Six reasons our public services need a paradigm shift towards the community
A new approach to public services is gradually emerging on the front-line. Many innovations coming from local government, the health sector, education and social enterprises are flourishing independently of each other, but have at their core one shared feature: handing power over to communities.
With that power flows responsibility and ownership for developing solutions, based on a recognition that prevention is not something that can be done to people, it has to work with them.
These innovations are currently operating outside the logic of a traditional public service architecture and a policy framework which has run its course. That’s why New Local’s new report, The Community Paradigm: Why public services need radical change and how it can be achieved, sets out the case for a deeper paradigm shift that has community empowerment at its heart. Here are six reasons why this is becoming increasingly urgent.
1. Public services are not viable in the short-term. A decade of austerity policy has created massive stress in the system.

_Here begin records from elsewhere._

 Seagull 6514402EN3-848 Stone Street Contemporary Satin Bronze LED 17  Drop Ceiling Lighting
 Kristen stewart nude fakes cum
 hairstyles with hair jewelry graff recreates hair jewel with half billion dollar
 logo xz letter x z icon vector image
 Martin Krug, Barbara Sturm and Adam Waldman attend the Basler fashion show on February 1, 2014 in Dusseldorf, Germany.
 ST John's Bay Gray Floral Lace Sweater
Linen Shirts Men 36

As a consequence of cutbacks, support for vulnerable groups such as social care or mental health services have been disproportionately hit. Meanwhile, pressure mounts on universal acute provision such as hospitals and the police, who are left as the ‘crisis’ provision of last resort. There is increasing recognition that this situation is spiralling out of control and cannot hold.

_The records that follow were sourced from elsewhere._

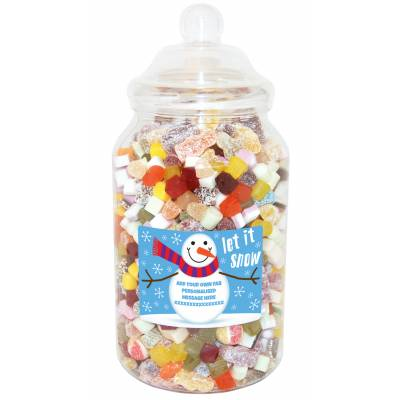 Personalised Snowman Giant Sweet Jar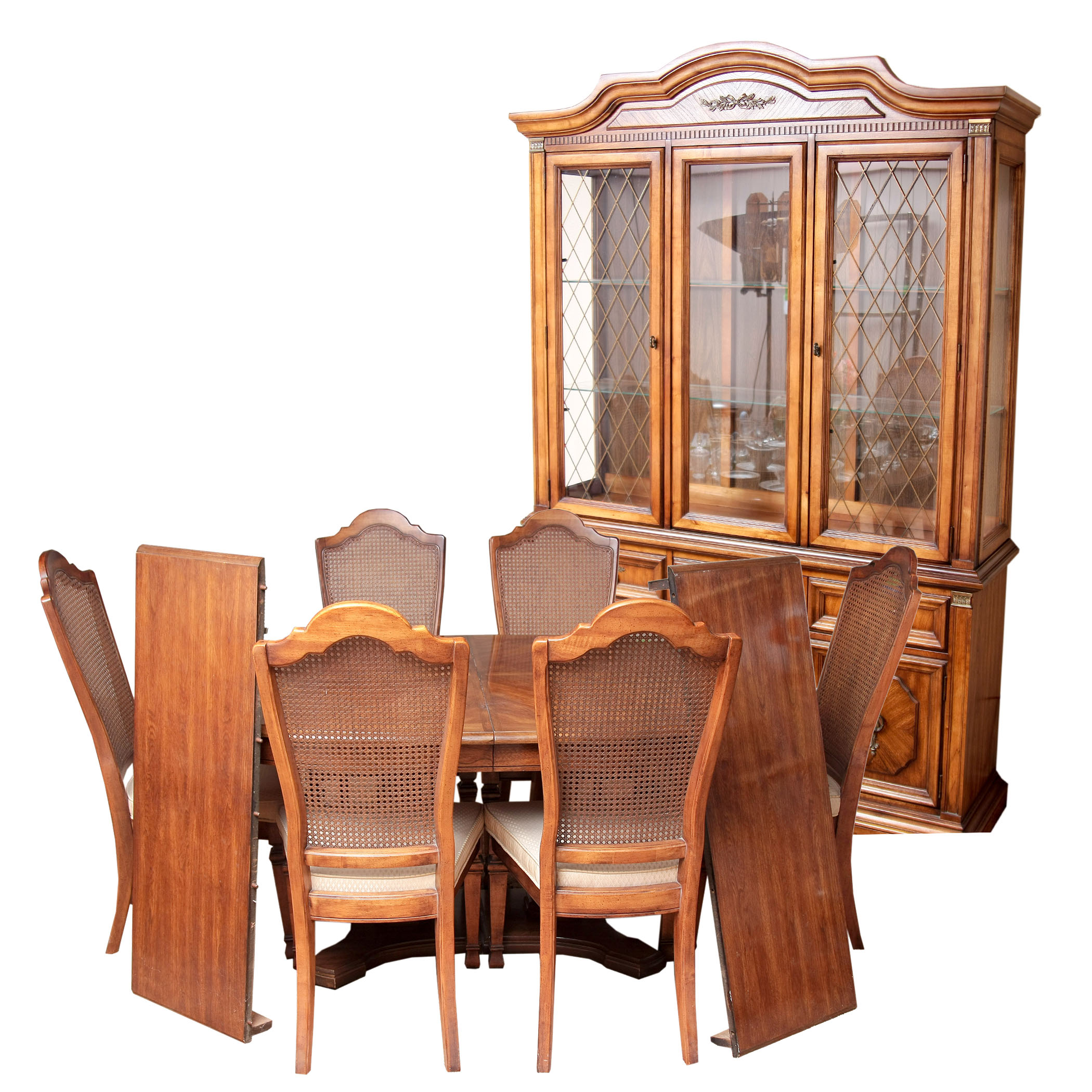 Stanley Furniture China Cabinet With Complementary Dining Table and     Stanley Furniture China Cabinet With Complementary Dining Table and Cane  Back Chairs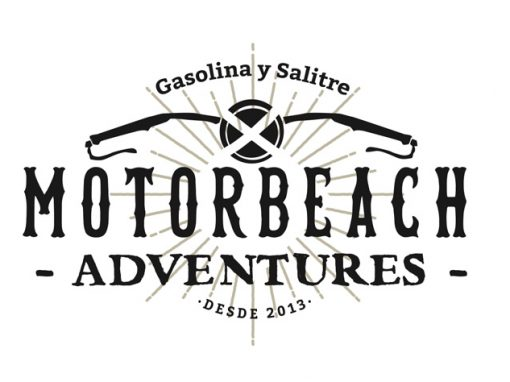 Logotipo Motorbeach adventures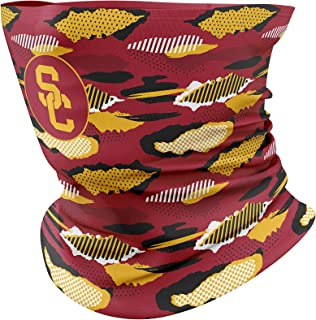 Top of the World NCAA Unisex Multipurpose Neck Gaiter Scarf Urban Team Color Camo Icon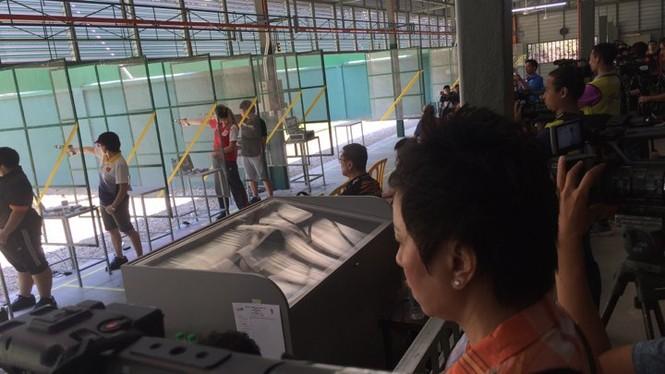 SEA Games ngày 22/8: Tú Chinh lên ngôi 'nữ hoàng' chạy 100m - ảnh 62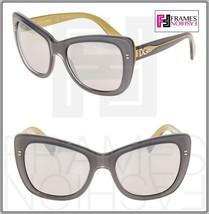 Dolce & Gabbana 4260 Square Grey Gold Silver Mirrored Sunglasses DG4260 Women - $177.31
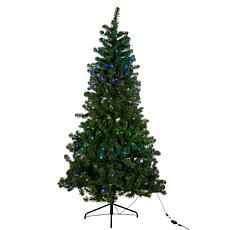 Kurt Adler 7' Pre-Lit Twinkly LED Pine Christmas Tree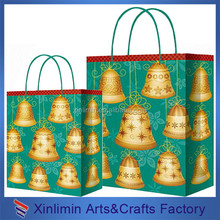 Factory supply garment paper shopping bag with string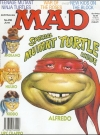 Image of MAD Magazine #296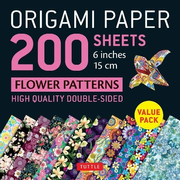 Origami Paper 200 Sheets Flower Patterns 6 (15 CM): High-Quality Double Sided Origami Sheets Printed with 12 Different Designs (Instructions for 6 Pro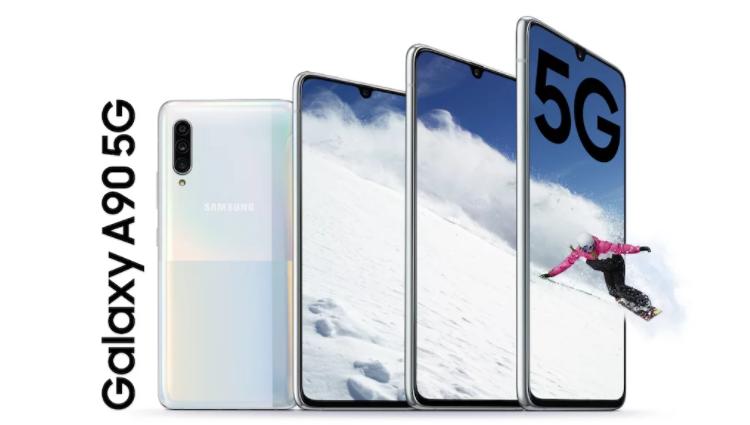 三星正式官宣Galaxy A90 5G:配备骁龙855和4800万像素相机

2. But public services are not sustainable in the long-term either. This isn’t a matter of short-term government policy alone – longer-term factors like demographic changes are fuelling rising demand. We are living longer. Many more of us with long term conditions or lifestyle related diseases such as obesity, which require self-management. Services like the NHS that were established to treat ill health are increasingly required to support wellbeing, which their clinical set-up was not designed to do. The role of social and community support networks is widely accepted as a determinant of health outcomes, and so their role needs to be strengthened rather than bypassed.

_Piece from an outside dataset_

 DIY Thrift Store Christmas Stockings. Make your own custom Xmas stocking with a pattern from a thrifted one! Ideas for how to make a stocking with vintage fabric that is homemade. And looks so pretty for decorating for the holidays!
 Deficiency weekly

3. People expect more influence over their lives. This goes much deeper than the “take back control” mantra of the EU Referendum or emerging cynicism of ‘experts’. In many parts of our lives, from the decline of social deference since the 1960s, to the rise of digital apps in the 2010s, people expect to exercise direct influence and have personal efficacy. They will become increasingly less tolerant of public services which are increasingly less responsive – presenting a real threat to the universal, free at the point of use principles of much of our provision. But there is also an opportunity to work actively with the grain of that expectation and involve people more directly in shaping services.
4. Technology creates new possibilities for communities to exercise collective voice. Digital technology is making it possible for people to connect and forge networks in ways previously unthinkable. Phenomena such as #MeToo shows the power of this to disrupt established institutions when it erupts. Yet traditional public service use of tech is nowhere near realising the full potential of this – they still see technology as enabling a more efficient market-like “customer interface”. This permits individuals to exercise a degree of choice as a user, from a range of options predetermined by the provider. Since digital platforms, social media and crowdsourcing capabilities enable people to organise and exercise their collective voice, the capability now exists for them to influence the very basis on which services are designed and implemented.
5. Loads of innovations in public services and beyond understand all this and are already pioneering new ways of working. The common thread between them is the involvement of the community. Councils leading the way include the Wigan Deal which involves a Community Investment Fundhttps://www.wigan.gov.uk/Council/The-Deal/Deal-Communities/Funding/Deal-for-Communities-Investment-Fund.aspx and Cambridgeshire’s Think Communities approach which includes a Buurtzorg-inspired Neighbourhood Cares pilot. In health, the Bromley-by-Bow model takes an asset-based approach to community, and in education Big Picture Schools use the wider networks of the individual learner. Meanwhile, beyond public services, the Big Lottery-funded Big Local scheme has given over £1 million each to 150 deprived communities, empowering them directly with resource, and the social enterprise Community Catalysts is identifying, encouraging and supporting community capacity.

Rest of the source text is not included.